The presence of dislocation results in lattice strain (distortion). The direction and magnitude of such distortion is expressed in terms of a Burgers vector (b). For an edge type, b is perpendicular to the dislocation line, whereas in the cases of the screw type it is parallel. In metallic materials, b is aligned with close-packed crytallographic directions and its magnitude is equivalent to one interatomic spacing.

Dislocations can move if the atoms from one of the surrounding planes break their bonds and rebond with the atoms at the terminating edge.

It is the presence of dislocations and their ability to readily move (and interact) under the influence of stresses induced by external loads that leads to the characteristic malleability of metallic materials.

Dislocations can be observed using transmission electron microscopy, field ion microscopy and atom probe techniques. Deep level transient spectroscopy has been used for studying the electrical activity of dislocations in semiconductors, mainly silicon.

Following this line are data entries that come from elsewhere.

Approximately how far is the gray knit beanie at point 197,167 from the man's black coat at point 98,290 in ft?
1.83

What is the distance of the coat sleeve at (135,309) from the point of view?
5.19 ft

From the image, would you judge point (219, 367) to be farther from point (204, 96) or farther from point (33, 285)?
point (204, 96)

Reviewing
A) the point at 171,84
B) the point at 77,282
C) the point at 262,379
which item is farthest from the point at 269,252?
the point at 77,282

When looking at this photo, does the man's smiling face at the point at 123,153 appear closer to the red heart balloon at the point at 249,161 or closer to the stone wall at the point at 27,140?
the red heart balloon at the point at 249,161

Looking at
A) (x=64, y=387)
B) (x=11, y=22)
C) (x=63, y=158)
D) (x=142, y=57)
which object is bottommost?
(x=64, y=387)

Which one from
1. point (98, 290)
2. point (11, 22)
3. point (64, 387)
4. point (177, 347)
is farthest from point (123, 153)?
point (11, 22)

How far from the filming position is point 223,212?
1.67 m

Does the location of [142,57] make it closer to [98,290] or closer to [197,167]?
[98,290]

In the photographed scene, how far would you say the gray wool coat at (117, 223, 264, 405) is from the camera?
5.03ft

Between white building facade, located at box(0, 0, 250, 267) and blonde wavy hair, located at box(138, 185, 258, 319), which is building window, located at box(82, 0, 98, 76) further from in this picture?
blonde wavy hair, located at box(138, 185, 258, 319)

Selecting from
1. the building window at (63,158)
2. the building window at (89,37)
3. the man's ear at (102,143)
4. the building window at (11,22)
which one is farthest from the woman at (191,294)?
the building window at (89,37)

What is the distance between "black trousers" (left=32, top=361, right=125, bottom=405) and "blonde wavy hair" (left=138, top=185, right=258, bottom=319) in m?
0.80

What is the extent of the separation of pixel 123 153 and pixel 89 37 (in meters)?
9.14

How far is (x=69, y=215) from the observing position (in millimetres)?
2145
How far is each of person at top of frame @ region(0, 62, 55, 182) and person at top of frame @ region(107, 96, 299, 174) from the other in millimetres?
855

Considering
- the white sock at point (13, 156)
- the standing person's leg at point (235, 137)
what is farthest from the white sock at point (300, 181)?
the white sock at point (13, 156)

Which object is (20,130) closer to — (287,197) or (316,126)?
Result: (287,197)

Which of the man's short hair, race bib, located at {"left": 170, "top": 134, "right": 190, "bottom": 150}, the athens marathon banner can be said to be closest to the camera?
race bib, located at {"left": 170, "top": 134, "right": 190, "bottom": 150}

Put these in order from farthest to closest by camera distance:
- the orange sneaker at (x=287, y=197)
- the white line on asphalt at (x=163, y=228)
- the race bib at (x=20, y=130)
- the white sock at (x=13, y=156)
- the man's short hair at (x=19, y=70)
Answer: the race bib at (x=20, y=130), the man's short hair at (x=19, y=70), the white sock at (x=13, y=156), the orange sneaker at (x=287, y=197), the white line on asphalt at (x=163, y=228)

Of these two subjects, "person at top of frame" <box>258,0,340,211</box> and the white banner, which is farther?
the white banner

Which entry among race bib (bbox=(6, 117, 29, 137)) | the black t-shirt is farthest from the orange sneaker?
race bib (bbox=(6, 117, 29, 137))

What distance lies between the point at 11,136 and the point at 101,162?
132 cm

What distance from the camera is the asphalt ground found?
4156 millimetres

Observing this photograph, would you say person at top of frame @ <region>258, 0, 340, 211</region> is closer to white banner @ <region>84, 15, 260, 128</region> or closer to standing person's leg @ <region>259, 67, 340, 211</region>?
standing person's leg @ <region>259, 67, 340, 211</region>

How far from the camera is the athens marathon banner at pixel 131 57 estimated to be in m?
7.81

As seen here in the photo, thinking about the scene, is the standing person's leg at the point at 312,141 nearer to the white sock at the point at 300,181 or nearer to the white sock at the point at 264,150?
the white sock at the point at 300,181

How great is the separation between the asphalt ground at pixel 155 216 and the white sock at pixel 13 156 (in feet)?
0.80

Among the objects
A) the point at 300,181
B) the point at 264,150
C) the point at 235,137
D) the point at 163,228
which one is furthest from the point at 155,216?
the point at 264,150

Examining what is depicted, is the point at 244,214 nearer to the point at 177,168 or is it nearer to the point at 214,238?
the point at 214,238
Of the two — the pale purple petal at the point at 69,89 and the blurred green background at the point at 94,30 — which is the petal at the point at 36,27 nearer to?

• Disclinations are line defects corresponding to "adding" or "subtracting" an angle around a line. Basically, this means that if you track the crystal orientation around the line defect, you get a rotation. Usually they play a role only in liquid crystals.

## Planar defects

• Grain boundaries occur where the crystallographic direction of the lattice abruptly changes. This usually occurs when two crystals begin growing separately and then meet.
• Anti phase boundaries occur in ordered alloys: in this case, the crystallographic direction remains the same, each side of the boundary has an opposite phase: For example if the ordering is usually ABABABAB, an anti phase boundary takes the form of ABABBABA.
• Stacking faults occur in a number of crystal structures, but the common example is in close-packed structures. Face-centered cubic (fcc) structures differ from hexagonal close packed (hcp) structures only in stacking order: both structures have close packed atomic planes with sixfold symmetry -- the atoms form equilateral triangles. When stacking one of these layers on top of another, the atoms are not directly on top of one another -- the first two layers are identical for hcp and fcc, and labelled AB. If the third layer is placed so that its atoms are directly above those of the first layer, the stacking will be ABA -- this is the hcp structure, and it continues ABABABAB. However there is another location for the third layer, such that its atoms are not above the first layer. Instead, the fourth layer is placed so that its atoms are directly above the first layer. This produces the stacking ABCABCABC, and is actually a cubic arrangement of the atoms. A stacking fault is a one or two layer interruption in the stacking sequence, for example if the sequence ABCABABCAB were found in an fcc structure.

## Bulk defects

• Voids are small regions where there are no atoms, and can be thought of as clusters of vacancies.
• Impurities can cluster together to form small regions of a different phase. These are often called precipitates.

## Mathematical Classification Method

A successful mathematical classification method for physical lattice defects, which works not only with the theory of dislocations and other defects in crystals but also, e.g., for disclinations in liquid crystals and for excitations in superfluid $mathrm\left\{He\right\}^3$, is the topological homotopy theory.